Le bien & le mal peuvent être considérés sous trois points de vûe, le métaphysique, le physique & le moral. Le métaphysique est relatif à la perfection & à l'imperfection des choses non intelligentes; le physique, aux commodités & aux incommodités des choses intelligentes; le moral, à leurs actions vertueuses ou viereuses.

Dans aucun de ces cas, le mal réel n'est l'objet de la volonté productive de Dieu; dans le dernier, il l'est de sa volonté permissive. Le bien naît toujours, même quand il permet le mal.

La providence de Dieu se montre dans tous les effets de cet univers. Il n'a proprement prononcé qu'un decret, c'est que tout fût comme il est.

Le decret de Dieu est irrévocable, parce qu'il a tout vù avant que de le porter. Nos prieres & nos travaux sont entrés dans son plan, & son plan a été le meilleur possible.

Soumettons - nous donc aux événemens; & quelque fâcheux qu'ils soient, n'accusons point son ouvrage; servons - le, obéissons - lui, aimons - le, & mettons toute notre confiance dans sa bonté.
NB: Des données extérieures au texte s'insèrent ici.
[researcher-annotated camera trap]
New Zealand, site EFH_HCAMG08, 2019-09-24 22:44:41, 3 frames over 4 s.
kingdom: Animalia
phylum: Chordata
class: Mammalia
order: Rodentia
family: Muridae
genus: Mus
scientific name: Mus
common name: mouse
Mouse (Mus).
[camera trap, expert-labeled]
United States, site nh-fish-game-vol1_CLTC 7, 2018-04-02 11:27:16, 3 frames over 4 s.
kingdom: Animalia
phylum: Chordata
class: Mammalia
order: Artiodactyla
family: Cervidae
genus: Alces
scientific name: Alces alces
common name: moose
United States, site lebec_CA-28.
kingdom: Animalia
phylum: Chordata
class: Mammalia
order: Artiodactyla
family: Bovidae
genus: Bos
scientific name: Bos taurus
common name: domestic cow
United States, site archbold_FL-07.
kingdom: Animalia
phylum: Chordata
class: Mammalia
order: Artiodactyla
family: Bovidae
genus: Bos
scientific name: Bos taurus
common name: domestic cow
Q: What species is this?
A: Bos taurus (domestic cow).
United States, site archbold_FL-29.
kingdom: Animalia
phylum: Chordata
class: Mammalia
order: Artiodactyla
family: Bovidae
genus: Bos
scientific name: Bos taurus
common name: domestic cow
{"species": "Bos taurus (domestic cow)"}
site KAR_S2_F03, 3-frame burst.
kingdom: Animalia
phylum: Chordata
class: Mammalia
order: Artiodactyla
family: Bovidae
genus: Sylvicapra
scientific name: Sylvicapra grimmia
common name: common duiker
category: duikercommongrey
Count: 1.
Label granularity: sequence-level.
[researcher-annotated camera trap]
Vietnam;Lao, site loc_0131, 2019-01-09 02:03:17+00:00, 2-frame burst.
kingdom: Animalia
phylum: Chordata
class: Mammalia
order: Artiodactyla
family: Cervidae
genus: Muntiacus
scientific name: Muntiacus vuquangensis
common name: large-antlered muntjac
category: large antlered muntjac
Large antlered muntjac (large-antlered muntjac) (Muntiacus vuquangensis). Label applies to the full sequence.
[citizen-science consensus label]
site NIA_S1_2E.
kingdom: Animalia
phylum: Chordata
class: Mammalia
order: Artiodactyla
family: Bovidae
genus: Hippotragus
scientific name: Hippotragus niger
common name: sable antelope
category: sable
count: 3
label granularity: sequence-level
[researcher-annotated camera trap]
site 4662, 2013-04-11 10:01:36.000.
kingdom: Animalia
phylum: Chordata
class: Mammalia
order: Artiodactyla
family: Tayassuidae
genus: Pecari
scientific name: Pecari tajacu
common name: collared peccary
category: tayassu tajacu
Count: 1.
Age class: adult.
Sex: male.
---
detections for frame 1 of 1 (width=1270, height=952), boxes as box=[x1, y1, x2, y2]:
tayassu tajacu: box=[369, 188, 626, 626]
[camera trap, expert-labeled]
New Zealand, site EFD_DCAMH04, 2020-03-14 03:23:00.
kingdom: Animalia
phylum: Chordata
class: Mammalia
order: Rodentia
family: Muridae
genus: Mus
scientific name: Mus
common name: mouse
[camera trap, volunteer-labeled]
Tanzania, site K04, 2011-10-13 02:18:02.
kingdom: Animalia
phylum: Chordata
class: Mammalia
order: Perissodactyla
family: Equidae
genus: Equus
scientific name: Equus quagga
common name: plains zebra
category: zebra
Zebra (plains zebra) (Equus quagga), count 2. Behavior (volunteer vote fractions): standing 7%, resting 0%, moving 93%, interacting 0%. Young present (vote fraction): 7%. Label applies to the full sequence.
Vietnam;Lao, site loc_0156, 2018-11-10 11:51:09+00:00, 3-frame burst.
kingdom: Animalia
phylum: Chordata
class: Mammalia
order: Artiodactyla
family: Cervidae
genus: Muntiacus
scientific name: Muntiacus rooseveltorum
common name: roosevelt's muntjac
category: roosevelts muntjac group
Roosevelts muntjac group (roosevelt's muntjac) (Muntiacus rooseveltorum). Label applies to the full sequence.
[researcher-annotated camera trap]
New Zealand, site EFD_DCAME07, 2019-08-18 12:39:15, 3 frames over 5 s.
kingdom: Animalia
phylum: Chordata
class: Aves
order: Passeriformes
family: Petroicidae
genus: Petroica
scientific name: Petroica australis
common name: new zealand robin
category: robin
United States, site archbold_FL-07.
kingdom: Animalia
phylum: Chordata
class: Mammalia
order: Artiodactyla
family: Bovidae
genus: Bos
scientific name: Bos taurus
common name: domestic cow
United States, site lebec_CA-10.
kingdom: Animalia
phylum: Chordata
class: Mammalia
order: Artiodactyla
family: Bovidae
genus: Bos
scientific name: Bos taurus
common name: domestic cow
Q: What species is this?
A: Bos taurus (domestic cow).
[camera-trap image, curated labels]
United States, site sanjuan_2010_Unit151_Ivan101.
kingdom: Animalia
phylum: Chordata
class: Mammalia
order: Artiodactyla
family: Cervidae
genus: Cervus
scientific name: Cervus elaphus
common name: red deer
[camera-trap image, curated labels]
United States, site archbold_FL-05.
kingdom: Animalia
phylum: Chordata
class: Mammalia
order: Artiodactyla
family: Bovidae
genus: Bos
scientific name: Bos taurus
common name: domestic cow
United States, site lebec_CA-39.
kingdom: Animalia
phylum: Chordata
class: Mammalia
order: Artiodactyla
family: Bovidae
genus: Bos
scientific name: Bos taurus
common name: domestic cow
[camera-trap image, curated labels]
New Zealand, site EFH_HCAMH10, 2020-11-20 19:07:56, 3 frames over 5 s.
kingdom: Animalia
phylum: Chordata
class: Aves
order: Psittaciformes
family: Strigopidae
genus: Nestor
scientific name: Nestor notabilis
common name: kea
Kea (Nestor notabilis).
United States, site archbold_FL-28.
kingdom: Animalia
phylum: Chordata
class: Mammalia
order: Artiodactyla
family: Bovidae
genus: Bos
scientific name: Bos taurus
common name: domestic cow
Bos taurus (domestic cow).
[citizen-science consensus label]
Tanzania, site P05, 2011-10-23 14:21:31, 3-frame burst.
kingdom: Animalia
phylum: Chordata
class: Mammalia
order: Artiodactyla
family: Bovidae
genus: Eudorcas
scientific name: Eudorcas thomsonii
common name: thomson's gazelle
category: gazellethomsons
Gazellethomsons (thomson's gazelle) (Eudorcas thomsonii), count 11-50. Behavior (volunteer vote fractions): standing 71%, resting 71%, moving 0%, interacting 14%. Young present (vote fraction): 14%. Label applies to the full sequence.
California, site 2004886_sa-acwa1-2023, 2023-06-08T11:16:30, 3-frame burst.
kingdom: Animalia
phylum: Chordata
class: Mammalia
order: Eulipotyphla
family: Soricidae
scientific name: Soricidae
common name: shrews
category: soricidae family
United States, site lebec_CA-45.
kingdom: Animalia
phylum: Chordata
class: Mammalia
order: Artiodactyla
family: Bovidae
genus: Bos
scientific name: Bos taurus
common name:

Son intelligence, jointe à sa bonté, constitue sa justice. Il y a des biens & des maux dans ce monde, & il y en aura dans l'autre; mais quelque petit que soit le nombre des élus, la peine des malheureux ne sera point à comparer avec la récompense des bienheureux.

Il n'y a point d'objections prises du bien & du mal moral que les principes précédens ne résolvent.

Je ne pense pas qu'on puisse se dispenser de croire que les ames prééxistentes ayent été infectées dans notre premier pere.

La contagion que nous avons contractée, nous a cependant laissé comme les restes de notre origine céleste, la raison & la liberté; la raison, que nous pouvons perfectionner; la liberté, qui est exemte de nécessité & de coaction.

La futurition des choses, la préordination des événemens, la préscience de Dieu, ne touchent point à notre liberté.